GIVEN PASSAGE
= = =

LM-YOLO: Lightweight Multi Perception Network for Traffic Driving Scene Understanding

Haoran Liu, Wenbo Liu, Chunyu Zhao, Shengqi Chen, Fei Yan, Tao Deng

Published: 01 Jan 2025, Last Modified: 15 Nov 2025CrossrefEveryoneRevisionsCC BY-SA 4.0

Abstract: The rapid progress in autonomous driving has led to increasing requirements for perception systems that are not only lightweight and efficient but also highly accurate, considering the restricted computational resources available on embedded platforms. In this paper, a multi-task network model leveraging an encoder-decoder architecture is presented in this work. The architecture uses a common backbone network, three distinct neck components, and specialized task heads to handle one detection task (traffic object detection) and two segmentation tasks (drivable area segmentation and lane detection). To enhance the model’s adaptability to complex traffic environments, we design a geometric deformation adaptation strategy. Furthermore, we delve into the specific requirements of each task and develop tailored feature fusion strategies to improve the model’s performance. We present two versions of the model, named n (nano) and s(small), among which the nano version contains only 3.46M parameters, significantly smaller than existing models such as YOLOP. The proposed model is evaluated on the challenging BDD100k dataset. The results indicate that our model achieves a mAP50 score of 82.3% in traffic object detection, a mIoU of 91.4% in drivable area segmentation, and an IoU of 29.1% in lane detection. Compared with existing models, our approach strikes a better balance between high accuracy, fewer parameters, and faster inference speed, making it more competitive for real-world applications.

External IDs:doi:10.1007/978-981-96-9961-2_10

= = =

REQUIRED TASK 1
Name the three tasks that the LM-YOLO model handles, according to the abstract.
REQUIRED TASK 2
Retype the bounding-box listing below line for line, omitting the pictures.

[Bounding-box records]

= = =

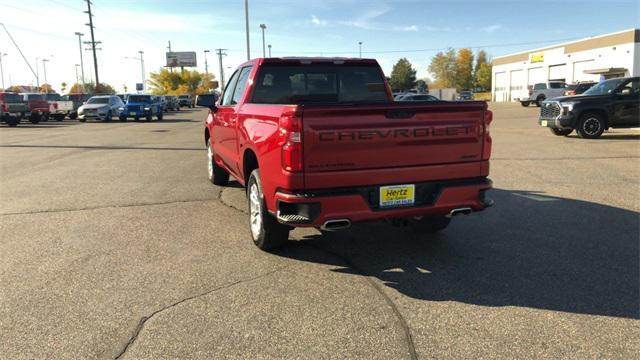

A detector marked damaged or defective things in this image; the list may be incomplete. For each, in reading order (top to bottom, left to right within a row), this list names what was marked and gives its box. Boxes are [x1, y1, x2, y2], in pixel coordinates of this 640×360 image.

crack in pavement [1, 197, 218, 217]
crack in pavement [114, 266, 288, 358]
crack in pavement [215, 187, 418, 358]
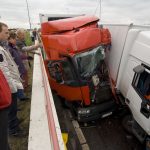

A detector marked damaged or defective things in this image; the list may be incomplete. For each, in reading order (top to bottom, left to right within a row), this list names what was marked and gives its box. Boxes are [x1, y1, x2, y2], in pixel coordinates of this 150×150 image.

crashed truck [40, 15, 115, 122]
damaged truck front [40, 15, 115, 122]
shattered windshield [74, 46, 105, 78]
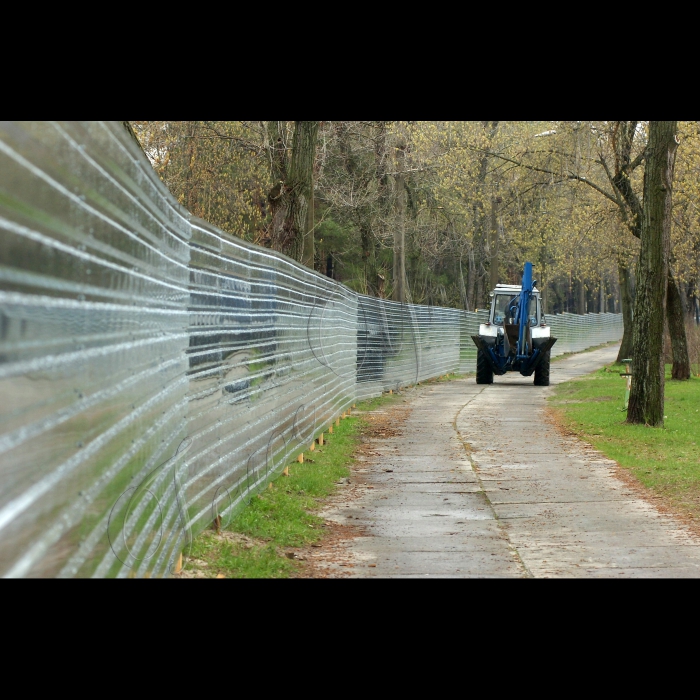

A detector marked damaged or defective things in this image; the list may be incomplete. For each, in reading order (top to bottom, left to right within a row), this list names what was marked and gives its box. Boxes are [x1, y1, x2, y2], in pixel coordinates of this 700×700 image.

= = =

RESPONSE 1
Traffic object detection, drivable area segmentation, and lane detection.

RESPONSE 2
A detector marked damaged or defective things in this image; the list may be incomplete. For each, in reading order (top to bottom, left to right within a row), this list names what was marked and gives its box. Boxes are [x1, y1, x2, y2], in pixel coordinates of this 640×360 image.

crack in pavement [1, 197, 218, 217]
crack in pavement [114, 266, 288, 358]
crack in pavement [215, 187, 418, 358]

A detector marked damaged or defective things in this image; the list may be incomplete. For each, in reading order (top to bottom, left to right within a row), this list names what was marked and gives its box. Boxes are [x1, y1, x2, y2], in pixel coordinates of this 150×150 image.

crashed truck [40, 15, 115, 122]
damaged truck front [40, 15, 115, 122]
shattered windshield [74, 46, 105, 78]

A detector marked damaged or defective things in this image; the list may be incomplete. For each, in reading order (top to bottom, left to right within a row), this list names what was marked and gives its box. Boxes are [x1, y1, x2, y2], in pixel coordinates of this 700×700 image.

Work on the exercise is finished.